Fed officials penciled in four rate increases in 2016 when they met in December. Traders in futures markets see less than a 50% chance the central bank will even move once before year-end.

Among the biggest casualties of the fall in interest rates have been large U.S. banks. Falling rates squeeze banks because they make money on the spread between the interest charged for loans and payments made to customers on deposits.

Other financial firms have also suffered. Low rates punish institutions such as pension funds and insurers, which hold long-term assets to pay future claims, by making those claims larger in present-value terms than they were when so-called discount rates were higher.

While low interest rates should be a boon to borrowers, there have been indications that lending conditions in some corners of the economy are tightening. Last week, for example, the Fed released a survey of senior loan officers showing that standards on commercial and industrial loans tightened in the fourth quarter and are expected to keep tightening in 2016.

Low-rate stimulus increasingly is “offset by presumably weaker income growth, greater uncertainty and potentially tighter credit conditions,” said Michelle Meyer, a U.S. economist at Bank of America Merrill Lynch.
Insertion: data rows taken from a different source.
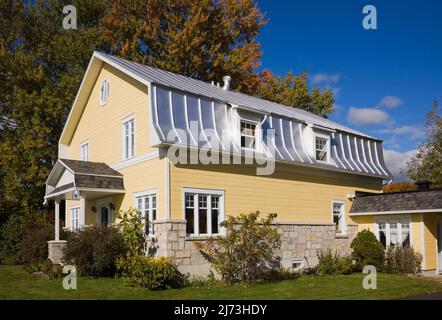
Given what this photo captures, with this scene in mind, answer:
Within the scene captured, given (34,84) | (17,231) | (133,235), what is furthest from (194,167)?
(34,84)

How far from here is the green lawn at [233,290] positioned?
12578 millimetres

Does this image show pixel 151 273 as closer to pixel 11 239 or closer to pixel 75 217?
pixel 75 217

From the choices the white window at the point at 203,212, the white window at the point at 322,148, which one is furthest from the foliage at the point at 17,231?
the white window at the point at 322,148

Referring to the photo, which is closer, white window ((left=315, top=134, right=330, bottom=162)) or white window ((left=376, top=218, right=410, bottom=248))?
white window ((left=376, top=218, right=410, bottom=248))

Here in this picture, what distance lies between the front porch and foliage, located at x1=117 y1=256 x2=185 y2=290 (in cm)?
412

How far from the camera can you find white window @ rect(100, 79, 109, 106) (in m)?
20.9

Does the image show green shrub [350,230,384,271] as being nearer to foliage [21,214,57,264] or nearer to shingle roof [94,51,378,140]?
shingle roof [94,51,378,140]

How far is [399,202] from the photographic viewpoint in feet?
66.3

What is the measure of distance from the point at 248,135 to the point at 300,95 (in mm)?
21259

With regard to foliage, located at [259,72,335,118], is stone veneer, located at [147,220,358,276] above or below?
below

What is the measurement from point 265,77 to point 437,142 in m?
12.7

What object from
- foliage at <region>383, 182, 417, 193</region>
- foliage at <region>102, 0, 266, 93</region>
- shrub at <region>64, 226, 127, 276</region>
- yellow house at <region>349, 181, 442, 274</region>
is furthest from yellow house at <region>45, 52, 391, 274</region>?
foliage at <region>383, 182, 417, 193</region>

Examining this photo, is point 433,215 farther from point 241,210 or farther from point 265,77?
point 265,77

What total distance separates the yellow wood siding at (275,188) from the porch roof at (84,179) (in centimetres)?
349
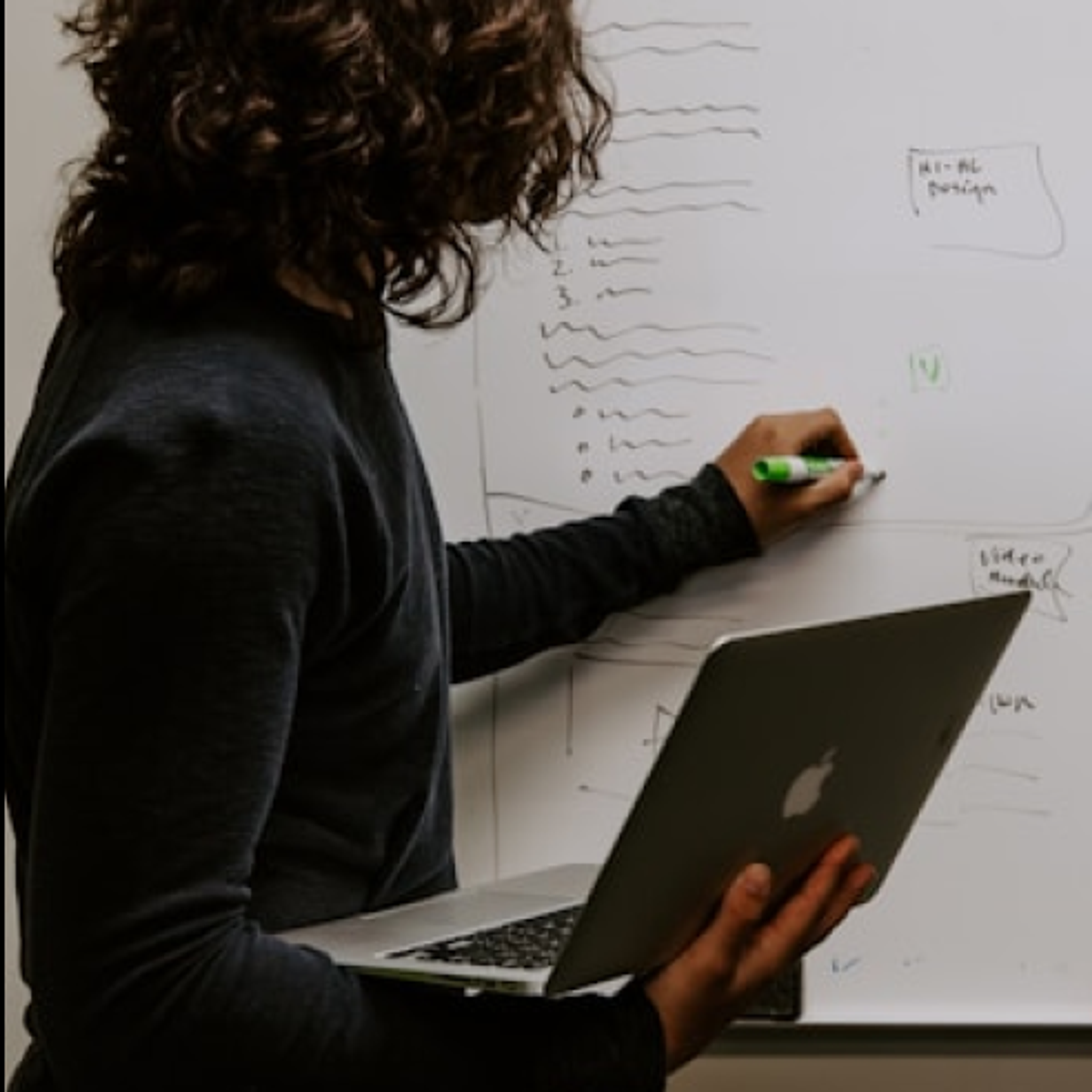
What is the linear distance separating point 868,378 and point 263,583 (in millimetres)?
600

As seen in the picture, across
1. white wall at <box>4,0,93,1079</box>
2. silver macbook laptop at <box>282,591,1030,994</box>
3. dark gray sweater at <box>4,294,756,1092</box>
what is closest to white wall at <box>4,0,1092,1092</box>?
white wall at <box>4,0,93,1079</box>

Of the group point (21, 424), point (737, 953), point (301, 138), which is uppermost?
point (301, 138)

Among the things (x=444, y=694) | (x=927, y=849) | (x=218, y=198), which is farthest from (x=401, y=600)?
(x=927, y=849)

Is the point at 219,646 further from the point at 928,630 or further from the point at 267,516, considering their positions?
the point at 928,630

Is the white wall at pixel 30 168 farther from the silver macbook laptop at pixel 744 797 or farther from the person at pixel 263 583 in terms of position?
the silver macbook laptop at pixel 744 797

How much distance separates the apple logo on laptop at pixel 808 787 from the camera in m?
0.86

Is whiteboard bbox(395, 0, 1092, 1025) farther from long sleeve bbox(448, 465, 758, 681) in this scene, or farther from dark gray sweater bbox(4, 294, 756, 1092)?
dark gray sweater bbox(4, 294, 756, 1092)

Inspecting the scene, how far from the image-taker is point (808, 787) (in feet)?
2.86

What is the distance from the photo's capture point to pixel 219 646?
0.76m

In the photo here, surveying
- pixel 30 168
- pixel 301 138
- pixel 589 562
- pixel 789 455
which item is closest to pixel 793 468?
pixel 789 455

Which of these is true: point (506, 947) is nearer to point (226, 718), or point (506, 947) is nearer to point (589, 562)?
point (226, 718)

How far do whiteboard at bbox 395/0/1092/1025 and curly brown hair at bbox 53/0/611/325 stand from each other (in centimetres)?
36

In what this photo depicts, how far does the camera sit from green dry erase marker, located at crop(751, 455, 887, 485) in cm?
120

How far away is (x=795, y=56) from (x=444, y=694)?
0.56 metres
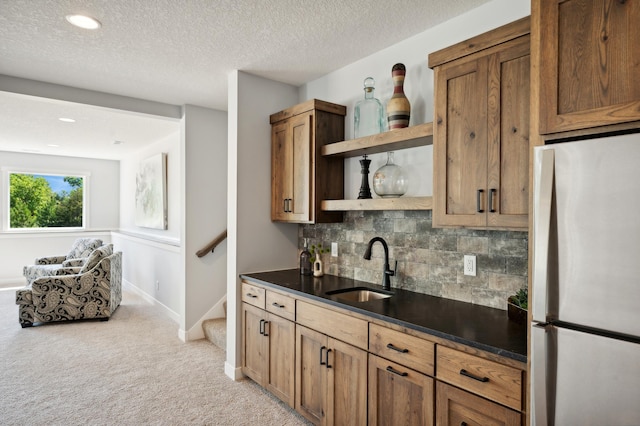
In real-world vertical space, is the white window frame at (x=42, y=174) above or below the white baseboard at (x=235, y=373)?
above

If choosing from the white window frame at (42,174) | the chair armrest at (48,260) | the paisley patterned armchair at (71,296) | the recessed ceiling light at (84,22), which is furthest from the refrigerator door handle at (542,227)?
the white window frame at (42,174)

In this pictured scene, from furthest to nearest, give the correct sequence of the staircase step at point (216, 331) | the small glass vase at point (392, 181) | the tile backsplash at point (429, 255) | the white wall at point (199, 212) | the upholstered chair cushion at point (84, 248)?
the upholstered chair cushion at point (84, 248), the white wall at point (199, 212), the staircase step at point (216, 331), the small glass vase at point (392, 181), the tile backsplash at point (429, 255)

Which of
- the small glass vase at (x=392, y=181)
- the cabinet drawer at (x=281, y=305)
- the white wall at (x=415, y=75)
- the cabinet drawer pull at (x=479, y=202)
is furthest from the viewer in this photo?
the cabinet drawer at (x=281, y=305)

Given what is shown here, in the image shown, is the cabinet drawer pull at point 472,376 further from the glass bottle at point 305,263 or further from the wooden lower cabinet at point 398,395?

To be sure, low rates remain a boon for companies like mortgage lenders and auto makers, who sold a record 17.5 million new cars in the U.S. last year.

Jeff Carlson, who owns three dealerships in western Colorado that sell Subaru and Ford vehicles, said two of his stores notched record sales in 2015, which he attributed to the ready availability of cheap financing, as well as low gas prices and a busy ski season in the region.

“Vehicles are as affordable for the consumer as they’ve been in recent memory,” Mr. Carlson said.

Yet many analysts and investors say it’s hard to see auto sales growing at their current clip for much longer, and car maker stocks have suffered this year. Shares of General Motors Co. have fallen 18%, while Ford Motor Co. shares have lost 19% year to date.

“It’s starting to feel like we’re pulling sales ahead,” said Steven Szakaly, chief economist for the National Automobile Dealers Association. “The sales pace is very hard to sustain going outward without some rise in wages and income, or some increase in incentives” from manufacturers.

A similar dynamic has been taking hold in the housing market. For the week ended Thursday, the typical rate on a 30-year fixed-rate mortgage was 3.72%, its lowest since April, according to mortgage-finance company Freddie Mac.

Linda McCoy, a mortgage broker with Mortgage Team 1 Inc. in Mobile, Ala., said persistently low rates have helped encourage some home buying, since borrowers who are also selling a home don’t feel the pain of giving up a low-rate mortgage. But very few simply want a lower rate anymore, she said.

“Most people have already refinanced,” she said.